- **REQUIRED WORK**
Edit the records below so that "snow covered ground" becomes "snowy ground" wherever it occurs, and leave everything else unchanged.

- **RECORDED INFORMATION**
%%

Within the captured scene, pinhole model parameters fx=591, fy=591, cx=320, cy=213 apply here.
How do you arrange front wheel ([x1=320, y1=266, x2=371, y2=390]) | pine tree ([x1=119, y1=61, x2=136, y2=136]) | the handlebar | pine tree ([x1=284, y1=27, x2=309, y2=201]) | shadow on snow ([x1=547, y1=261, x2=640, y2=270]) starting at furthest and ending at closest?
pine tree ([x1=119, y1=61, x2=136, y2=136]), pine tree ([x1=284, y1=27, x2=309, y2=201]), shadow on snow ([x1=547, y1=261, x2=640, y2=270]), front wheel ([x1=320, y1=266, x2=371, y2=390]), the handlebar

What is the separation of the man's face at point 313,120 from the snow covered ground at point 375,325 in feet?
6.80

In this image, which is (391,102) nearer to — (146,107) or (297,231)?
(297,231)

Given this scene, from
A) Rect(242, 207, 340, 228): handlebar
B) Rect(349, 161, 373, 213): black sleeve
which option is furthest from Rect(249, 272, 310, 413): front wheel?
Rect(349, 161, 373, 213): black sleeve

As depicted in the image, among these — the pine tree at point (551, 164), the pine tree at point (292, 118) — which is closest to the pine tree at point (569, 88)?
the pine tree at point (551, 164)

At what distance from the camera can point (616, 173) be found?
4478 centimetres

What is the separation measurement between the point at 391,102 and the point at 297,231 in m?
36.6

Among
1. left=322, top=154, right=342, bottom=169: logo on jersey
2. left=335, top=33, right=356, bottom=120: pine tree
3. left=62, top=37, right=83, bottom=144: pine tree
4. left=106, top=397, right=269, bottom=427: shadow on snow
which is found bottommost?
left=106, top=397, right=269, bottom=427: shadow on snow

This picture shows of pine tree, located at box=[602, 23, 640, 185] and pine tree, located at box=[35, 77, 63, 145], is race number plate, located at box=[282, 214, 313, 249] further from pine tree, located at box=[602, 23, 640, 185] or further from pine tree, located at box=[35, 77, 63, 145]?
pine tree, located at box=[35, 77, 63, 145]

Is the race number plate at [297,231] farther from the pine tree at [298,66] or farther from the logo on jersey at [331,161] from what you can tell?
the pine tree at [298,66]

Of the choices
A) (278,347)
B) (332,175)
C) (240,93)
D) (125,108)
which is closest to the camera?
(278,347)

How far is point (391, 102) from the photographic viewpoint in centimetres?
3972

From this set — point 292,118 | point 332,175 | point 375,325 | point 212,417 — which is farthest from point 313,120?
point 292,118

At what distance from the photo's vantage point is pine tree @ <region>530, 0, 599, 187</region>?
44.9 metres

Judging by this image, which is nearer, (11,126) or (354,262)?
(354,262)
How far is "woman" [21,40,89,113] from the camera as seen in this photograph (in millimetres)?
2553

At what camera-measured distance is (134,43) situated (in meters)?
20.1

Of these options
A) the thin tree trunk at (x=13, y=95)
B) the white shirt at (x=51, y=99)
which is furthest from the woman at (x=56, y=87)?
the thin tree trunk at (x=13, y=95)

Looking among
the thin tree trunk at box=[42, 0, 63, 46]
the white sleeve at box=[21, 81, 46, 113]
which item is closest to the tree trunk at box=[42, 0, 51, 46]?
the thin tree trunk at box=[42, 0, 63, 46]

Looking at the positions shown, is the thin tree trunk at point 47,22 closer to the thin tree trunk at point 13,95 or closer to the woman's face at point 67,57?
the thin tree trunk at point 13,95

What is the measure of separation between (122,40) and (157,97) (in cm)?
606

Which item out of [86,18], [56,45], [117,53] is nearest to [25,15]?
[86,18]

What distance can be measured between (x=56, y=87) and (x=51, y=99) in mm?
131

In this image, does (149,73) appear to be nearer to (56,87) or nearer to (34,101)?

%%

- **ANSWER IN FULL**
Within the captured scene, pinhole model parameters fx=591, fy=591, cx=320, cy=213 apply here.
How do you arrange front wheel ([x1=320, y1=266, x2=371, y2=390]) | pine tree ([x1=119, y1=61, x2=136, y2=136]) | the handlebar | pine tree ([x1=284, y1=27, x2=309, y2=201]) | shadow on snow ([x1=547, y1=261, x2=640, y2=270]) starting at furthest and ending at closest?
pine tree ([x1=119, y1=61, x2=136, y2=136]), pine tree ([x1=284, y1=27, x2=309, y2=201]), shadow on snow ([x1=547, y1=261, x2=640, y2=270]), front wheel ([x1=320, y1=266, x2=371, y2=390]), the handlebar

What is the separation of the man's face at point 313,120 from the snowy ground at point 375,325 in feet?
6.80

In this image, which is (391,102) nearer to — (146,107) or (297,231)?
(297,231)

Given this scene, from
A) Rect(242, 207, 340, 228): handlebar
B) Rect(349, 161, 373, 213): black sleeve
which option is furthest from Rect(249, 272, 310, 413): front wheel?
Rect(349, 161, 373, 213): black sleeve

As depicted in the image, among these — the pine tree at point (551, 164), the pine tree at point (292, 118) — which is closest to the pine tree at point (569, 88)?
the pine tree at point (551, 164)

At what distance from the camera can point (616, 173) be found?
4478 centimetres

What is the separation measurement between the point at 391,102 and the point at 297,231 in m?
36.6

Among
1. left=322, top=154, right=342, bottom=169: logo on jersey
2. left=335, top=33, right=356, bottom=120: pine tree
3. left=62, top=37, right=83, bottom=144: pine tree
4. left=106, top=397, right=269, bottom=427: shadow on snow
which is found bottommost?
left=106, top=397, right=269, bottom=427: shadow on snow

This picture shows of pine tree, located at box=[602, 23, 640, 185] and pine tree, located at box=[35, 77, 63, 145], is race number plate, located at box=[282, 214, 313, 249] further from pine tree, located at box=[602, 23, 640, 185] or further from pine tree, located at box=[35, 77, 63, 145]?
pine tree, located at box=[35, 77, 63, 145]

Is the race number plate at [297,231] farther from the pine tree at [298,66] or farther from the logo on jersey at [331,161] from what you can tell?
the pine tree at [298,66]

Of the choices
A) (278,347)
B) (332,175)
C) (240,93)
D) (125,108)
which is closest to the camera?
(278,347)

How far is point (391, 102) from the photographic viewpoint in centimetres?
3972

From this set — point 292,118 | point 332,175 | point 375,325 | point 212,417 — which is farthest from point 313,120?
point 292,118

At what distance from the photo's vantage point is pine tree @ <region>530, 0, 599, 187</region>?
44.9 metres

Judging by this image, which is nearer, (11,126) or (354,262)?
(354,262)
How far is "woman" [21,40,89,113] from the camera as seen in this photograph (in millimetres)?
2553

At what camera-measured distance is (134,43) situated (in meters)?
20.1

Of these options
A) the thin tree trunk at (x=13, y=95)
B) the white shirt at (x=51, y=99)
which is furthest from the woman at (x=56, y=87)?
the thin tree trunk at (x=13, y=95)

Looking among
the thin tree trunk at box=[42, 0, 63, 46]
the white sleeve at box=[21, 81, 46, 113]
which item is closest to the tree trunk at box=[42, 0, 51, 46]?
the thin tree trunk at box=[42, 0, 63, 46]

Looking at the positions shown, is the thin tree trunk at point 47,22 closer to the thin tree trunk at point 13,95 or closer to the woman's face at point 67,57?
the thin tree trunk at point 13,95

What is the measure of separation between (122,40) and (157,97) (in cm)?
606

Which item out of [86,18], [56,45], [117,53] is nearest to [25,15]?
[86,18]

What distance can be measured between (x=56, y=87) and (x=51, y=99) in mm?
131

In this image, does (149,73) appear to be nearer to (56,87) or nearer to (34,101)?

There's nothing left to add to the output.